That basic premise recalls the Eisenhower-era horror classic “Invasion of the Body Snatchers,” which gratifyingly suggested that those who rule the status quo are really mindless pod people. At first Jeremy — the anxious son of a morose single Dad (Jason SweetTooth Williams) who mopes around the house in his underwear — is ecstatic just to fit in.
But like the leading characters of “Dear Evan Hansen” and “Mean Girls,” Jeremy learns that popularity comes at a dehumanizing price. His hour of reckoning takes place during a performance of a school play about a zombie apocalypse, during which he wrestles with his bad cyber angel.
He is assisted by his bestie, the forever gauche Michael Mell (the highly emotive George Salazar), whom Jeremy had abandoned on the road to social success. He is also inspired by selfless love — for the madcap Christine Canigula (a hyperkinetic Stephanie Hsu).
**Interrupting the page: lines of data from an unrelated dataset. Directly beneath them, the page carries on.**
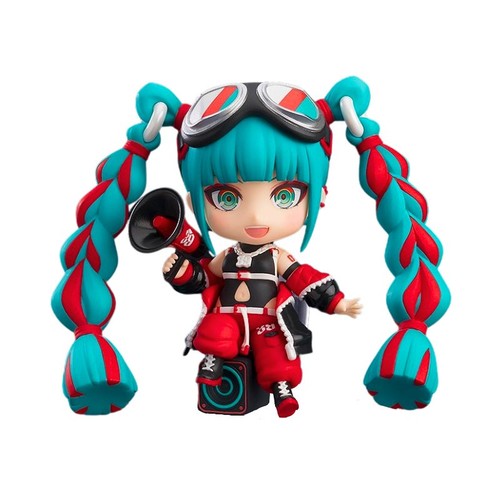 Good smile company nendoroid - company,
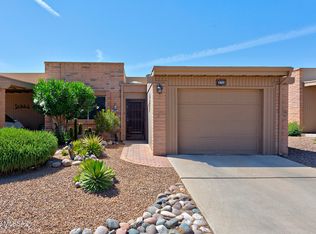 1529 W Via Del Jarrito, Green Valley, AZ 85622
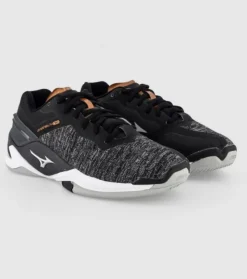 Shop Wave Stealth Neo Womens Netball Shoes Women Netball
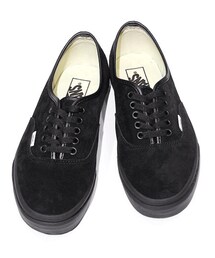 VANS | Authentic（オーセンティック）／VANS（ヴァンズ）(スニーカー)
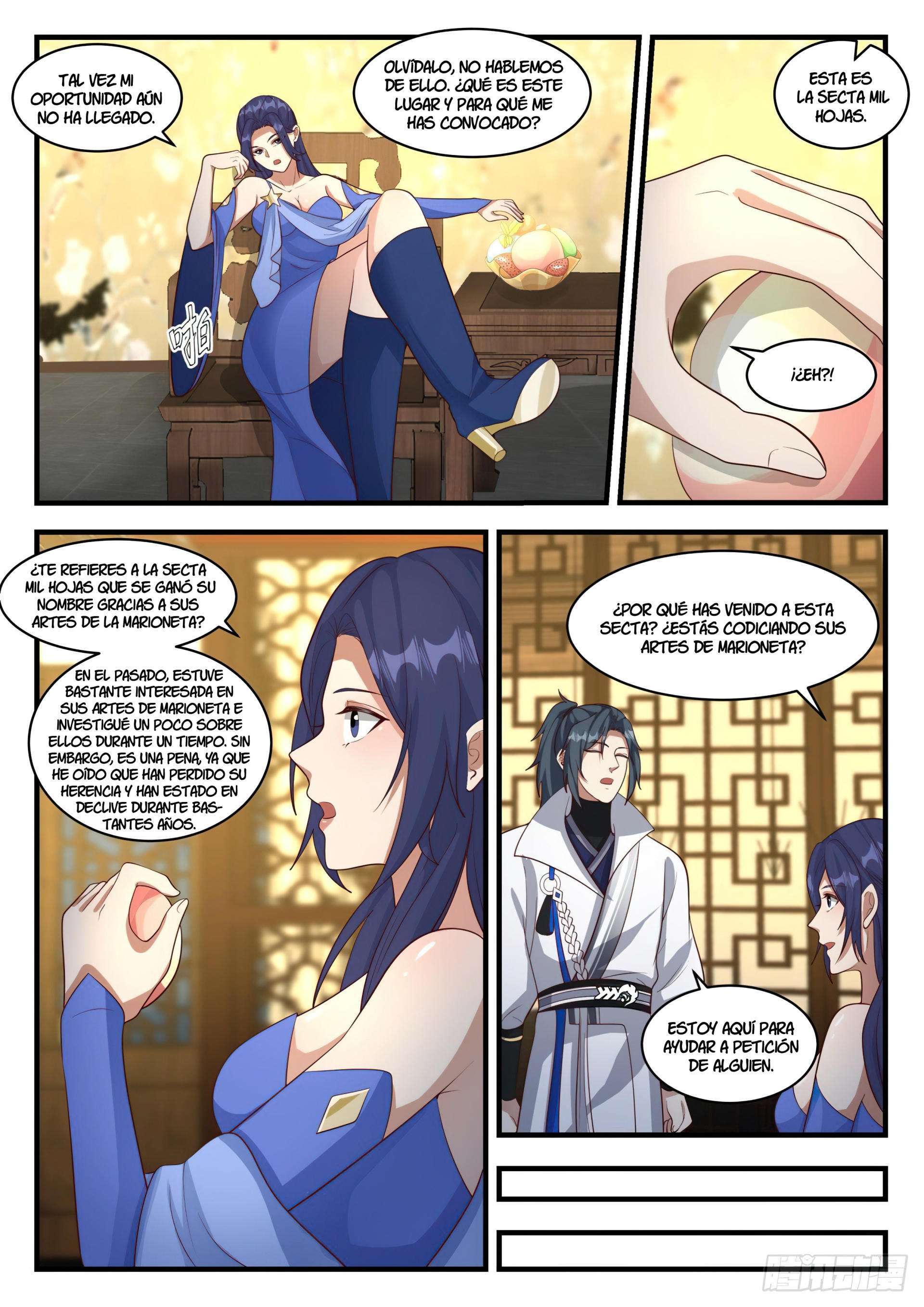 Capitulo 1814 page 6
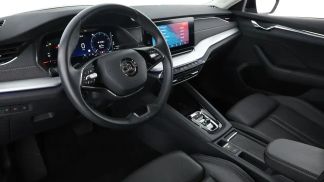 Finansowanie Wóz Skoda Octavia 2020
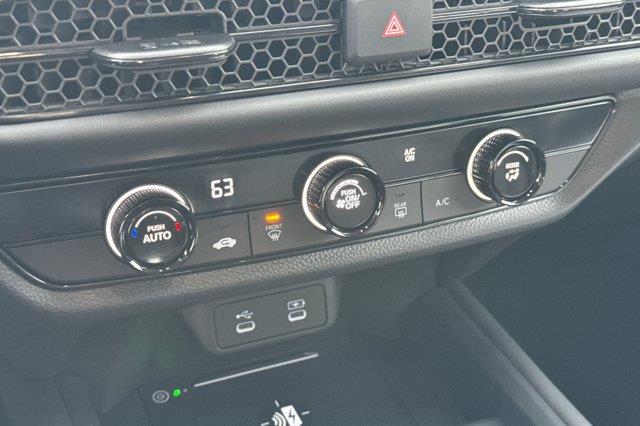 2027 Honda HR-V - $28,750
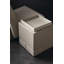 Bindi Solid Wood End Table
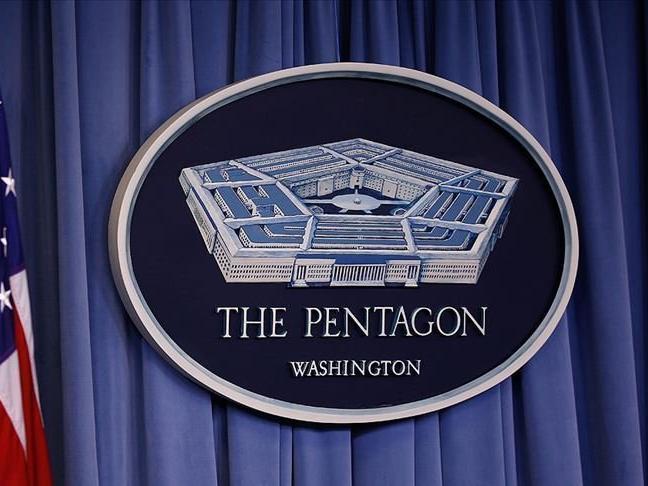 Pentagon'dan Milli Savunma Bakanlığı'na 'muafiyet' hazırlığı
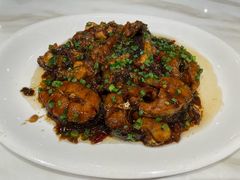 -宏玲餐厅(四川南路店)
This all sounds like more fun than it is — at least for anyone over the age of 21. (That’s a generous cutoff point.) The acting, singing and dancing (choreographed by Chase Brock) are all, to put it kindly, frenetic. The set (by Beowulf Boritt), lighting (Tyler Micoleau) costumes (Bobby Frederick Tilley II) and projections (Alex Basco Koch) bring to mind bright fan fiction comic books drawn in fluorescent crayon.
Despite a lively production number that brings the classic “Telephone Hour” scene from “Bye Bye Birdie” into the present (as “The Smartphone Hour,” led by the powerhouse Tiffany Mann), the show’s cultural and technological frames of reference aren’t truly of the moment. Much of “Be More Chill” could have been staged in the late 20th century, when the first “Matrix” movie came out, without seeming out of place or even prescient.
But it may be its very lack of chillness that has allowed “Be More Chill” to capture so many young hearts. None of the characters on stage really look like enviably glamorous popular people, but friendly nebbishes imitating the social elite with slapdash satirical broad strokes.
The rhymes in Mr. Iconis’s lyrics feel like they might have been improvised on the spot by class-cutting stoners behind the gym. (An example from the showstopping “Michael in the Bathroom”: “I’d rather fake pee/Than stand awkwardly.”)
Doubtless much care and calculation has gone into remounting “Be More Chill.” But it still has the goofy karaoke quality of kids performing boisterously for other kids. It doesn’t try to dazzle its audience with glossy professionalism. For better or worse, this may be the only show on Broadway that a tween could see and think happily, “Hey, I could do that at home.”